Traveling is great. Baggage is not. Nothing cramps your style on a trip like hauling around a wheelbarrow of “necessities.” But how do you know what you really need to bring? We asked the experts: The Stanford Travel/Study staff have taken alumni all over the world — more than 162 countries and counting. And they do it gliding effortlessly on the wheels of a carry-on suitcase. Here are their secrets for packing lightly and efficiently, no matter what your destination.

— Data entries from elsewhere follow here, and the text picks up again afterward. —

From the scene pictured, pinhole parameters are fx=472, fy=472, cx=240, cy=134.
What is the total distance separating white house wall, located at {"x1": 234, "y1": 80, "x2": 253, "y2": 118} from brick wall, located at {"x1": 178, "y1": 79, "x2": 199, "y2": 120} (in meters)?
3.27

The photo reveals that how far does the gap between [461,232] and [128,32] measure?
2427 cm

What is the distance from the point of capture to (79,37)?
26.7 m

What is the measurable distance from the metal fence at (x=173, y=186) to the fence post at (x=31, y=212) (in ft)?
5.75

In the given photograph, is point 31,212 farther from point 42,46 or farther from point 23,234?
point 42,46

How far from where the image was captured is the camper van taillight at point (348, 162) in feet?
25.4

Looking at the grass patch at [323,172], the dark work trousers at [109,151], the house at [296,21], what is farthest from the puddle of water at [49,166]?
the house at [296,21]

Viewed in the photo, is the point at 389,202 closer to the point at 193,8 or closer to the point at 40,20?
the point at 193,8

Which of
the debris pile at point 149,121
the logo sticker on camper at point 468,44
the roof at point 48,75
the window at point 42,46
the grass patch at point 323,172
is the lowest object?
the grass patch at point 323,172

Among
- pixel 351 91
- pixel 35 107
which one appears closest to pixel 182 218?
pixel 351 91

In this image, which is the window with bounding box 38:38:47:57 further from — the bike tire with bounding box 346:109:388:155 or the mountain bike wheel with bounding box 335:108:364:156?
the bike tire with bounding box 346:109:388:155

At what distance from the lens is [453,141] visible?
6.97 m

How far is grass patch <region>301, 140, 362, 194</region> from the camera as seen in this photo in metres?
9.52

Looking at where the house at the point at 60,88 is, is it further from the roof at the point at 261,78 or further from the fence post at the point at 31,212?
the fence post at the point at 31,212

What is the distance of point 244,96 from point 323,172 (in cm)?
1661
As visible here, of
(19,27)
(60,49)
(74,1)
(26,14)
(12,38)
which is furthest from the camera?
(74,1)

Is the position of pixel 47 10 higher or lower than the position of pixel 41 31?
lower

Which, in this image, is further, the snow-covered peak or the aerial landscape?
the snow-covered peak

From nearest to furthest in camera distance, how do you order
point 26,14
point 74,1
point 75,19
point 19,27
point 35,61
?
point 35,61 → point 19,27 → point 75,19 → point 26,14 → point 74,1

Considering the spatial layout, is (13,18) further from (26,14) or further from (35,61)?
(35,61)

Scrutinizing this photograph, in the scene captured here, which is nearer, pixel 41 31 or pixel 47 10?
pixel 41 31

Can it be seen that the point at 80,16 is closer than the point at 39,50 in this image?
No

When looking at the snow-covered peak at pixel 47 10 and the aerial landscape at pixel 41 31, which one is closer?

1. Choose the right carry-on
Trip leaders were unequivocal on this point: Many trips can be made with just a carry on-size bag, and whenever possible, that’s the route they go. Choose the lightest-weight suitcase possible. Soft-sided vs. hard-sided is a personal choice, our experts say, and each has their benefits. If you choose a hard-sided case, look for one made from a lightweight and durable material, such as aluminum or polycarbonate. You can look for features that make your carry-on work for you, like a built-in battery to charge your devices on the go, or electronic bag tags in the event you do need to check it. Just don’t get black — it’ll blend in with everyone else’s (so not helpful, and so not you). If you are carrying onto a plane, you still get one additional personal item, such as a backpack. Utilize that space.
2. Embrace Cubism
Packing cubes are a must if you want to travel with a carry-on sized bag for more than a short trip, our experts say. Packing cubes are zippered fabric containers that organize your items and help you fit more into your luggage. Roll your (wrinkle-resistant!) clothes rather than fold them to save space. And if you travel frequently, having a system for what goes in each cube is helpful. “Red is pants and striped is dress tops,” explains Emily Casperson, senior manager, operations. Even when she unpacks, Casperson says, she leaves her clothing and other items in their cubes. “If I’m in a dark hotel room or I’m trying to rush to get something, everything’s organized, I’m not trying to figure out how it’s going to fit in again. And I won’t leave something behind by accident.”
3. Edit layers
Ever return from a trip and realize you had the same sweatshirt on in every single picture? You may have overpacked your underlayers. Our trip leaders point out a few T-shirts or undergarments can often be ditched to create space for items that are more difficult to buy or wash en route, such as warm outer layers. Your thin layers can be washed, dried and worn again during the trip (even in a hotel sink, if needed). Are you taking a trip that is going to require next-level efficiency? Pack an all-in-one biodegradable liquid soap to clean everything from your hair to your jeans.
4. Beware of shoe creep
Our experts were firm: two pairs of shoes. For most trips this means one pair of comfortable walking shoes and one pair that can be worn for dressier occasions. Ballet flats were a popular choice for the women because they can be dressed up or down and take up little space. Men in our group chose a nicer pair of shoes that could be paired with khakis or jeans.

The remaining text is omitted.